Halucynogenny miód. Tego rodzaju nie znaliście
Co się stanie, jeśli pszczoły zbiorą nektar i pyłek z trujących kwiatów? W ten sposób powstaje miód rododendronowy. To przysmak znany szczególnie w Turcji i Nepalu.
Rododendrony to kwiaty występujące naturalnie na dużym obszarze od południowej Europy, przez Kaukaz i południowo-zachodnią Azję aż po Himalaje. Ich różne gatunki rosną także w Turcji, w paśmie lasów wysokogórskich, gdzie są znane jako „róża leśna”. W Polsce często można je spotkać w przydomowych ogrodach.
Rododendrony produkują duże ilości nektaru i pyłku, dlatego wydawać się może, że doskonale nadają się do produkcji miodu. Niestety, zarówno nektar i pyłek, jak i same kwiaty są trujące dla ludzi i dla wielu gatunków pszczół, dlatego w Polsce nie znajdziemy miodu rododendronowego. Istnieją natomiast gatunki pszczół, na których trujące rododendrony nie robią wrażenia. Miód rododendronowy powstaje w warunkach naturalnych i jest bardzo popularnym przysmakiem w Turcji oraz na obszarze Himalajów, głównie w Nepalu.. Europejczycy z zamożnych krajów są gotowi zapłacić za kilogram tego "przysmaku" nawet 1200 złotych.

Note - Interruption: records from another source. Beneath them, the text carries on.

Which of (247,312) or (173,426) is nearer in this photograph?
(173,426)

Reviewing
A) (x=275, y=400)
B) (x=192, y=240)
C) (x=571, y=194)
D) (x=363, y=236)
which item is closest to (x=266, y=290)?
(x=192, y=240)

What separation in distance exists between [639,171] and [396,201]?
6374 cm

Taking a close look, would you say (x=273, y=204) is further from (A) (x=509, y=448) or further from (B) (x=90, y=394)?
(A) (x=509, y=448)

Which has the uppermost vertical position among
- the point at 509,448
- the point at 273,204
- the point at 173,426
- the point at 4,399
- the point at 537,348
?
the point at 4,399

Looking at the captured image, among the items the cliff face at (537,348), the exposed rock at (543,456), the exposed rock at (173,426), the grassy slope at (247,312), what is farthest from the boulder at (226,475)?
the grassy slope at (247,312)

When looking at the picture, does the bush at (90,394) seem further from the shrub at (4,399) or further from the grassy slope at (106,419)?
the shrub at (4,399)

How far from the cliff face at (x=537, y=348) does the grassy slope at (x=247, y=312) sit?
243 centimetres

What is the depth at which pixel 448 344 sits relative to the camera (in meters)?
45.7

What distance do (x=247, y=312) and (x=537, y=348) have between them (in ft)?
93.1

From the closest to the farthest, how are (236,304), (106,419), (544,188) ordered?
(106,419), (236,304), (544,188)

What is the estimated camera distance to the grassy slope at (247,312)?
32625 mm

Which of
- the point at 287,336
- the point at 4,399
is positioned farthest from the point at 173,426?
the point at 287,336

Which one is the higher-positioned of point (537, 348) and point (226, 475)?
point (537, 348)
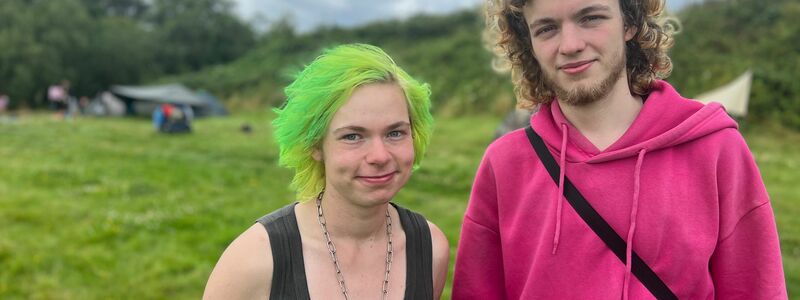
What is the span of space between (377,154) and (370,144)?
0.21ft

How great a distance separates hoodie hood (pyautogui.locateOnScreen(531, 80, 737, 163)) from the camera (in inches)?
88.3

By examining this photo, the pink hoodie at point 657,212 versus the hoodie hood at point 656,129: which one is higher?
the hoodie hood at point 656,129

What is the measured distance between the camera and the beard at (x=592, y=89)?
92.2 inches

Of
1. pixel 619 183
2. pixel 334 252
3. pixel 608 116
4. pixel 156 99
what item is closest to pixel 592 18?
pixel 608 116

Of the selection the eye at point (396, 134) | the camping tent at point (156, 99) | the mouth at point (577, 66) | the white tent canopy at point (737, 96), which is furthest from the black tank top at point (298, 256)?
the camping tent at point (156, 99)

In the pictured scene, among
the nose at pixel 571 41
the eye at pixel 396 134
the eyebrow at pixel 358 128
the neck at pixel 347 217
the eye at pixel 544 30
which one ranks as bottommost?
the neck at pixel 347 217

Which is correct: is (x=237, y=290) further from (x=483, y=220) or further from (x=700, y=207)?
(x=700, y=207)

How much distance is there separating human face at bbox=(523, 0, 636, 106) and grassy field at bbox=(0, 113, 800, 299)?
16.3ft

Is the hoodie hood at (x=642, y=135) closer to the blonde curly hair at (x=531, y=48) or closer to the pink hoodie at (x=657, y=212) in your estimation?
the pink hoodie at (x=657, y=212)

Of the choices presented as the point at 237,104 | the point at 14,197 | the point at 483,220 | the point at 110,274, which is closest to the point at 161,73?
the point at 237,104

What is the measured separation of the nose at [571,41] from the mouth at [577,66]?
0.05 meters

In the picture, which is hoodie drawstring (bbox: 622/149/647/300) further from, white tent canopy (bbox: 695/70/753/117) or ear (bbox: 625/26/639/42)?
white tent canopy (bbox: 695/70/753/117)

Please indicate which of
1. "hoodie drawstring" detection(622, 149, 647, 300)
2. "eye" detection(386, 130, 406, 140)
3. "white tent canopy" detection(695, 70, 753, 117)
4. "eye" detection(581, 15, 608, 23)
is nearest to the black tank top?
"eye" detection(386, 130, 406, 140)

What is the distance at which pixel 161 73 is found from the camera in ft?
162
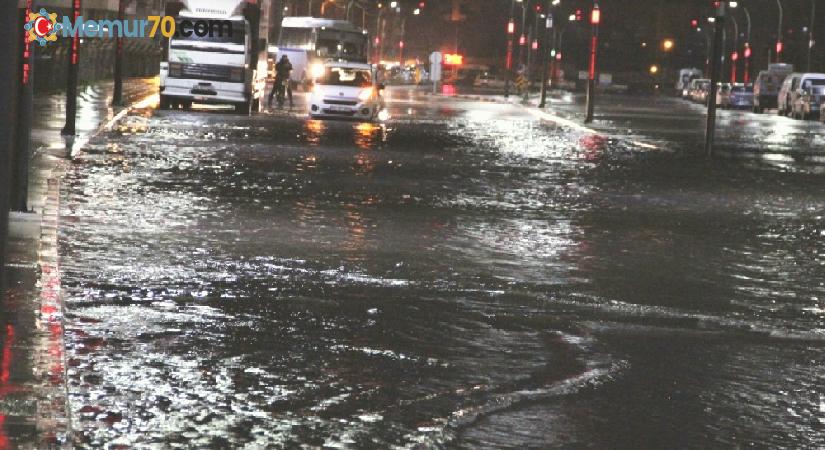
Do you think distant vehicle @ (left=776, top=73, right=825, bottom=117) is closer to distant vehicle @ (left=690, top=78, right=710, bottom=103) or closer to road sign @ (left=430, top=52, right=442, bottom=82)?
distant vehicle @ (left=690, top=78, right=710, bottom=103)

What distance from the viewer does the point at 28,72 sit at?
53.4ft

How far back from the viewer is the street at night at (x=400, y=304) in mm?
8070

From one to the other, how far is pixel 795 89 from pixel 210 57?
101 ft

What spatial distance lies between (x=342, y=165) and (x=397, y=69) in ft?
427

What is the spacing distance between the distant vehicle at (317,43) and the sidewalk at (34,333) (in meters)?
59.5

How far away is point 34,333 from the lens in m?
9.77

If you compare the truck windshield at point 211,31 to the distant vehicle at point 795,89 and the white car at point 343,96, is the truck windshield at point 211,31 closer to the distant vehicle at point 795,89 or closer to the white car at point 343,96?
the white car at point 343,96

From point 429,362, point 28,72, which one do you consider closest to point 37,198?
point 28,72

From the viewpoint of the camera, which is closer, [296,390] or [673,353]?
[296,390]

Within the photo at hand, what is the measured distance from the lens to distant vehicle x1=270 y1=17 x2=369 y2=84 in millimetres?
79688

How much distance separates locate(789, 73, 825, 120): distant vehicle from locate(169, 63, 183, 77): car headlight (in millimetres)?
28342

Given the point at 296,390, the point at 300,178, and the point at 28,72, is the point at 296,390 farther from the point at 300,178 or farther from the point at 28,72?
the point at 300,178

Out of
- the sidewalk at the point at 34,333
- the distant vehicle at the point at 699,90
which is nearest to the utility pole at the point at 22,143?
the sidewalk at the point at 34,333

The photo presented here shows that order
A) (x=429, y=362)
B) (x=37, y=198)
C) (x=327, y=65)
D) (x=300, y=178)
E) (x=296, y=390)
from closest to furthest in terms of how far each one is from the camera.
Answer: (x=296, y=390) → (x=429, y=362) → (x=37, y=198) → (x=300, y=178) → (x=327, y=65)
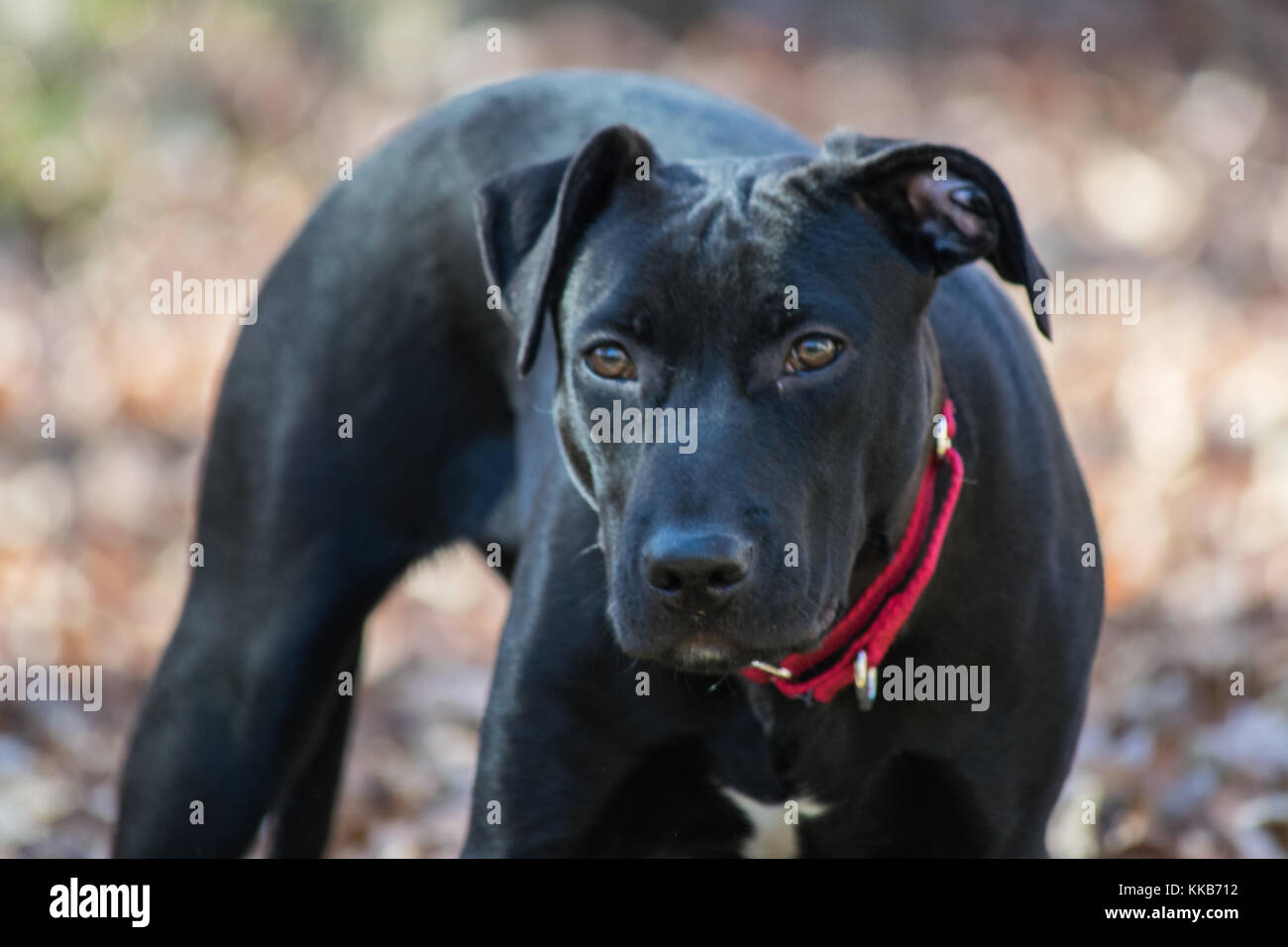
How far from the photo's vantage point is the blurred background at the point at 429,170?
547 cm

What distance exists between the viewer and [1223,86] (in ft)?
39.5

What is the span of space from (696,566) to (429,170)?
67.6 inches

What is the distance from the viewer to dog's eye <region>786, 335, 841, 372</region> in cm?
315

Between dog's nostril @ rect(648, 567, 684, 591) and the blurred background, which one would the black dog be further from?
the blurred background

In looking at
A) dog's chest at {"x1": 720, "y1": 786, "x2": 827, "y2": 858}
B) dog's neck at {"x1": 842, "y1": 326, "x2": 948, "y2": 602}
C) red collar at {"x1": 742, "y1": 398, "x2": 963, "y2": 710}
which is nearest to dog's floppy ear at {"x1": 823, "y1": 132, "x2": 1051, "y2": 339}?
dog's neck at {"x1": 842, "y1": 326, "x2": 948, "y2": 602}

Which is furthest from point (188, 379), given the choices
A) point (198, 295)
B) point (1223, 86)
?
point (1223, 86)

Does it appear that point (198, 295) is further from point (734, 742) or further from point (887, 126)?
point (734, 742)

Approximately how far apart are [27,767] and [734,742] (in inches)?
114

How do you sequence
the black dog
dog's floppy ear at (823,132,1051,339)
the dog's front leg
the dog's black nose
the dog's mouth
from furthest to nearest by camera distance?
the dog's front leg
dog's floppy ear at (823,132,1051,339)
the black dog
the dog's mouth
the dog's black nose

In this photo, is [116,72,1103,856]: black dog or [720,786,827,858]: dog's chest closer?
[116,72,1103,856]: black dog

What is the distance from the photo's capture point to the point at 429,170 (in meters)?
4.31

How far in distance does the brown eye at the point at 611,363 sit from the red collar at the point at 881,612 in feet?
1.89

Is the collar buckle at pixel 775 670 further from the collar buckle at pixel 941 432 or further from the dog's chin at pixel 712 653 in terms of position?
the collar buckle at pixel 941 432
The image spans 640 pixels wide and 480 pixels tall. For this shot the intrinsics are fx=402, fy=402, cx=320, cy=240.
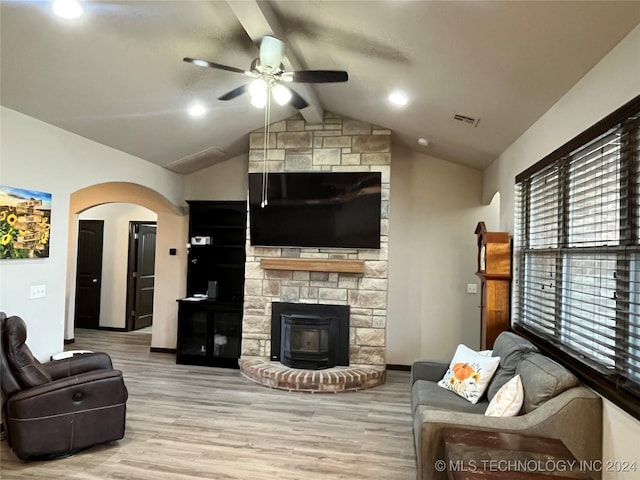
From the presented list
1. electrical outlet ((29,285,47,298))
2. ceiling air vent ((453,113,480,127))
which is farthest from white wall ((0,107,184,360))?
ceiling air vent ((453,113,480,127))

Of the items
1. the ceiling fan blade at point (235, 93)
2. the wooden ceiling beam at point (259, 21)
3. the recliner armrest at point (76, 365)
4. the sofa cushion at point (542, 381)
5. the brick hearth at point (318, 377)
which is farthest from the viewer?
the brick hearth at point (318, 377)

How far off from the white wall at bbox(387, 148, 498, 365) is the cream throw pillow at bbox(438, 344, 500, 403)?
220 centimetres

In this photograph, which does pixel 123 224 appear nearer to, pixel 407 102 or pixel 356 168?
pixel 356 168

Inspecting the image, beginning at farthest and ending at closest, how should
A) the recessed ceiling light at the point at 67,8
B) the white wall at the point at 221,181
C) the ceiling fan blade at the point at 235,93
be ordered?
1. the white wall at the point at 221,181
2. the ceiling fan blade at the point at 235,93
3. the recessed ceiling light at the point at 67,8

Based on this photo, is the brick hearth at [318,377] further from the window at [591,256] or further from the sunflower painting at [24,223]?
the sunflower painting at [24,223]

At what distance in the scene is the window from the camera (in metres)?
1.94

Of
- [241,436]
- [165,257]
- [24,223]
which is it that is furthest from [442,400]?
[165,257]

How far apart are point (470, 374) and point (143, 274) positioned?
6673 mm

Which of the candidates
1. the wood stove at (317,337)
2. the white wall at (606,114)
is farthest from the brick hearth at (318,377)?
the white wall at (606,114)

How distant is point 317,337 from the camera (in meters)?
5.04

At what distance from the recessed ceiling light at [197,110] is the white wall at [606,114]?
3178 mm

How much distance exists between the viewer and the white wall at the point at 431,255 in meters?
5.53

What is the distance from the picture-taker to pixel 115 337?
714cm

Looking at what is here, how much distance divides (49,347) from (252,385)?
2133 millimetres
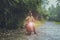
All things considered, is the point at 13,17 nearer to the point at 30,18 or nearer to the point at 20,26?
the point at 20,26

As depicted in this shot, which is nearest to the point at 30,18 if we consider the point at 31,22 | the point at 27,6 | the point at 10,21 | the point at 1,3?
the point at 31,22

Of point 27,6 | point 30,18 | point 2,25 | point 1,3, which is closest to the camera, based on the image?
point 30,18

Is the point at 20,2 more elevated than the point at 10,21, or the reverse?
the point at 20,2

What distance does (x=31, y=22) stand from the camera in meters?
20.5

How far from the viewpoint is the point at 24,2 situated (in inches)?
1184

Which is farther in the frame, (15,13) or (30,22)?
(15,13)

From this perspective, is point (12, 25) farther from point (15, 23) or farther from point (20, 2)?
point (20, 2)

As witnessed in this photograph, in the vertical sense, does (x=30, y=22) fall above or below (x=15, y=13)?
below

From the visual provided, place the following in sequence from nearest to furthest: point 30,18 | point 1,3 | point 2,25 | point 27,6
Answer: point 30,18
point 1,3
point 2,25
point 27,6

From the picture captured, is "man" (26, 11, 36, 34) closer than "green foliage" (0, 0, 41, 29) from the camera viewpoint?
Yes

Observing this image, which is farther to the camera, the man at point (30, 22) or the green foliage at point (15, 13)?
the green foliage at point (15, 13)

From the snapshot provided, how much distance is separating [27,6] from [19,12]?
4.88ft

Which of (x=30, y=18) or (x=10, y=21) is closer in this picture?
(x=30, y=18)

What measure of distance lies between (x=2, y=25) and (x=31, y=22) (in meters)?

Halucynogenny miód. Tego rodzaju nie znaliście. Wszystkiemu "winna" grajanotoksyna
Miód rododendronowy, nazywany także miodem szaleńców jest znany jako potężny środek halucynogenny i „narkotyk rekreacyjny”. W Turcji postrzegany jest także za silny afrodyzjak i lekarstwo na bezpłodność. Jest od dawna szeroko wykorzystywany w medycynie niekonwencjonalnej i ludowej do leczenia wielu chorób, takich jak nadciśnienie, cukrzyca czy dolegliwości żołądkowe. Jego działanie nie jest jednak potwierdzone badaniami.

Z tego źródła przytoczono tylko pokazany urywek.